-- Exercise description --
Count the lines in the items below that contain the string "where". Give only the number.

%%

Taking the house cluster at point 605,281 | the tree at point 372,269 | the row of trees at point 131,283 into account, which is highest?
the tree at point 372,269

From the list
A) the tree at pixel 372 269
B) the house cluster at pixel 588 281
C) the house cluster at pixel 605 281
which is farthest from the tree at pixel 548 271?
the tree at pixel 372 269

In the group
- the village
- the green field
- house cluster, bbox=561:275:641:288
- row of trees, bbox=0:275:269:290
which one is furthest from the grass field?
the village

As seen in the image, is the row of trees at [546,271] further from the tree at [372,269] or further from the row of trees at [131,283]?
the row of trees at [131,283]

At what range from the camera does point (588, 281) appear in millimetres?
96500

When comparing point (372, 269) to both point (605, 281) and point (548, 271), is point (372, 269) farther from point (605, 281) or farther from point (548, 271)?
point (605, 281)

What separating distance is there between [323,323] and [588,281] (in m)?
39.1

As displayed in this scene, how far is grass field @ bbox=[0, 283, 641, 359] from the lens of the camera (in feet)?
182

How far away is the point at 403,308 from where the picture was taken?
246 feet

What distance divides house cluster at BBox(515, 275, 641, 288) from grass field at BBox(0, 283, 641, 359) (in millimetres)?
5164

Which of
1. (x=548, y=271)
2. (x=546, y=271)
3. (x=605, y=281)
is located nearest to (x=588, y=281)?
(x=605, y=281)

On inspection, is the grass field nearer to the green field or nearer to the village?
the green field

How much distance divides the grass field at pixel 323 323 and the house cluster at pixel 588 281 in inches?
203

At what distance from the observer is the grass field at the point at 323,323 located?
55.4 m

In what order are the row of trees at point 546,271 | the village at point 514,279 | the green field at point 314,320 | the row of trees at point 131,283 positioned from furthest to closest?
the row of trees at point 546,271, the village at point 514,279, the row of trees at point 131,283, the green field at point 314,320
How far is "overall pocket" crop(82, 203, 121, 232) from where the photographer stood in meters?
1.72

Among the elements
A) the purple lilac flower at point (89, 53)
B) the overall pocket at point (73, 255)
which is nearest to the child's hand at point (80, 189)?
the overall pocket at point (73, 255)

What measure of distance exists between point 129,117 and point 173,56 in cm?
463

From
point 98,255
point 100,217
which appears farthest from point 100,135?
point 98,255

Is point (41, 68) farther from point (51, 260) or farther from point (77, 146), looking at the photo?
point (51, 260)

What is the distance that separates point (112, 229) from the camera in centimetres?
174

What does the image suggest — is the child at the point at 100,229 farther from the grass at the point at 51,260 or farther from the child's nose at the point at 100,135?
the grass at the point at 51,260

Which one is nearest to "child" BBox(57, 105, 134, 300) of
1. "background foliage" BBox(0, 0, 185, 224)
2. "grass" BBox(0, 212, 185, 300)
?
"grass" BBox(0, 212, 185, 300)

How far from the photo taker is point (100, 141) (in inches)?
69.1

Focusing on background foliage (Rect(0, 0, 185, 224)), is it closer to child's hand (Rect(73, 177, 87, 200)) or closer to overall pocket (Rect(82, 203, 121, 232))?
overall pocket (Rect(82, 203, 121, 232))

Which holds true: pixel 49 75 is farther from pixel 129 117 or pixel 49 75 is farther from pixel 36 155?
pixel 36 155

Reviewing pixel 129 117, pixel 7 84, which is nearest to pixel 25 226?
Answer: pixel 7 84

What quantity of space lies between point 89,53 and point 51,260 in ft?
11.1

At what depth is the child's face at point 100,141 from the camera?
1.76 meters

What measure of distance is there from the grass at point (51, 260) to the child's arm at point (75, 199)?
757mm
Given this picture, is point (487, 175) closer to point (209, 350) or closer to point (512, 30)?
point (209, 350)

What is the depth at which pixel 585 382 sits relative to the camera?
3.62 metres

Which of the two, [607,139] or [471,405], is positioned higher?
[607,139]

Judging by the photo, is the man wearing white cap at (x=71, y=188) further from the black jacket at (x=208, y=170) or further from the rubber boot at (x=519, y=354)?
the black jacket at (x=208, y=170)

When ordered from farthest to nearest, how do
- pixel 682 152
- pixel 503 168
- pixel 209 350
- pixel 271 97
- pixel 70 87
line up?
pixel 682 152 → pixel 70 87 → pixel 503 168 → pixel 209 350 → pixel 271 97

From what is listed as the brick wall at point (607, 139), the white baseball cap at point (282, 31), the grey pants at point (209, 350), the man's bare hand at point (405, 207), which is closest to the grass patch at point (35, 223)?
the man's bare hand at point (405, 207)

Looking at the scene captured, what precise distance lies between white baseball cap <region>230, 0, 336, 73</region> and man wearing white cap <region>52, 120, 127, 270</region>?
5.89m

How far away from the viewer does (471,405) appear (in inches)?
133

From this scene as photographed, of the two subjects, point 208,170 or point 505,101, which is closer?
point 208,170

%%

-- Solution for this exercise --
2